Stadion Eden
- Interactive map of Stadion Eden
- Full name: Stadion Eden Dr.Václava Vacka
- Location: Prague, Czech Republic
- Coordinates: 50°04′03″N 14°28′18″E﻿ / ﻿50.06750°N 14.47167°E
- Owner: Slavia Prague
- Operator: Slavia Prague
- Capacity: 38,000 (1953) 4,500 (2000)

Construction
- Opened: 27 September 1953
- Demolished: December 2003-2004

Tenant
- Slavia Prague (1953-1989, 1990s-2000)

= Stadion Eden (1953) =

Stadium in Prague, Czech Republic

Stadion Eden, officially named Stadion Dr. Václava Vacka, was a multi-use stadium in Prague, Czech Republic. It was initially used as the stadium of Slavia Prague matches. It was replaced by the current Eden Arena in 2008. The original capacity of the stadium was 38,000 spectators, mostly standing terraces.

==History==
In the early 1950s, Slavia was forced to leave its stadium at Letná and a new stadium was built at Eden in the Vršovice district, known as Stadion Dr. Václava Vacka after Prague mayor Václav Vacek. Its capacity was about 38,000 (mostly for standing) and the stadium also featured an athletics track. The wooden western (main) stand was taken from the old stadium at Letná, the rest of the stands were made of concrete. The first match at this stadium took place on 27 September 1953, Slavia drew 1–1 against the team of Křídla vlasti Olomouc. Josef Bican scored the home team's goal.

In the 1970s, it became apparent that the stadium did not provide sufficient comfort for the visitors and planning started to build a new stadium at the same site. However, under the communist regime, the planning went quite slowly. Several projects were made, and construction was finally due to start in 1990. In 1989, Slavia moved temporarily to nearby Ďolíček stadium (then home of FC Bohemians Prague) and the eastern stand was torn down. However, the overthrowing of the communist regime in 1989 delayed the construction. In the meantime, Slavia moved to Stadion Evžena Rošického, a stadium on the Strahov hill, which is large but uncomfortable and poorly accessible.
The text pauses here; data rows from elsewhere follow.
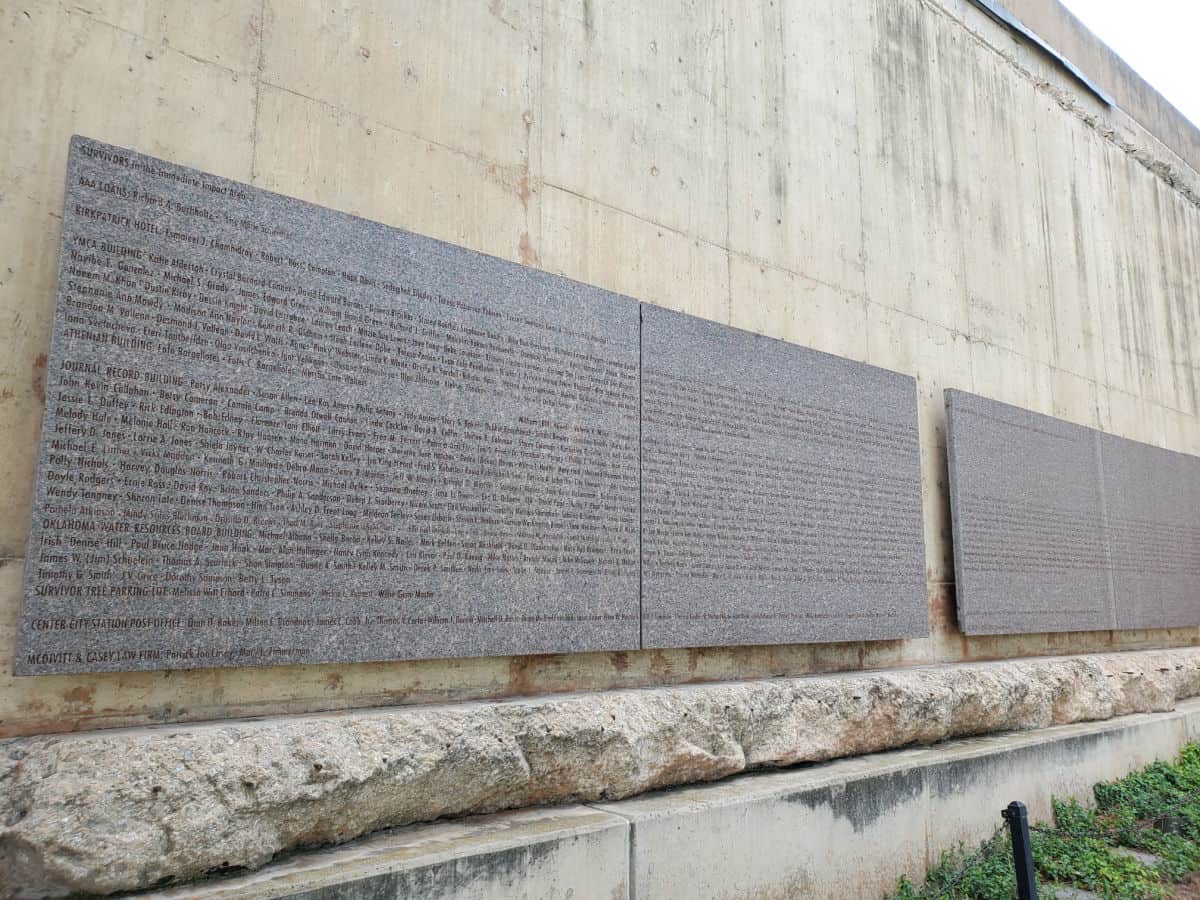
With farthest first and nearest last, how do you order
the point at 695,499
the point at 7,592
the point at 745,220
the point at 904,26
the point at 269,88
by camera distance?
the point at 904,26 → the point at 745,220 → the point at 695,499 → the point at 269,88 → the point at 7,592

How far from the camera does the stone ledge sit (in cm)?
227

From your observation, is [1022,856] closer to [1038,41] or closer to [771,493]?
[771,493]

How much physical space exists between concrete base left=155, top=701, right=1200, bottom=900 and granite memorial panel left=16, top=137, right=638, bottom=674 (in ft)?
2.09

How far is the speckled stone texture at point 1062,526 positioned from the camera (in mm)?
5695

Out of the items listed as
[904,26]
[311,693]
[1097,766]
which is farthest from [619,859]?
[904,26]

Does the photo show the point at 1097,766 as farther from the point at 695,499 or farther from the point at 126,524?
the point at 126,524

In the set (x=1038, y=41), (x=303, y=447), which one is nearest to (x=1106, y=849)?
(x=303, y=447)

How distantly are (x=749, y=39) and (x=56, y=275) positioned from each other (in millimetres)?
3980

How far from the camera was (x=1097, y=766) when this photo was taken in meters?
5.63

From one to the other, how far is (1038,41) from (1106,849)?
6599 mm

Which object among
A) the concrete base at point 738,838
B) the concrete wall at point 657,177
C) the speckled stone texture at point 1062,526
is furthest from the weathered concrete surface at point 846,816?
the speckled stone texture at point 1062,526

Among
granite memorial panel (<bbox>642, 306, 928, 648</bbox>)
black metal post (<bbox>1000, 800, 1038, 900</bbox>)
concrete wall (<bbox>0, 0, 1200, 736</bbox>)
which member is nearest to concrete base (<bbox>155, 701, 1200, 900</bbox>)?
concrete wall (<bbox>0, 0, 1200, 736</bbox>)

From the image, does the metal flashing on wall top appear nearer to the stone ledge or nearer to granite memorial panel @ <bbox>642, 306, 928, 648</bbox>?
granite memorial panel @ <bbox>642, 306, 928, 648</bbox>

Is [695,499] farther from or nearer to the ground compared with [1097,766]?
farther from the ground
In the early 1990s, the whole construction was cancelled and Slavia moved back to Eden. A temporary stand was built in the place of the former eastern stand, but it was clear that Eden was outdated and Slavia needed a new home ground. Several more projects were proposed, but Slavia was unable to raise sufficient funds and there were some legal problems, as the premises were owned by the government and it took a lot of effort to transfer them to Slavia. In 2000, the stadium was ineligible to host Czech league matches, so Slavia moved to the unpopular Strahov again.

== New stadium ==

In December 2003, the old and abandoned Eden stadium was torn down. 2006 saw the beginning of construction of a new stadium, which opened in May 2008 as the Eden Arena.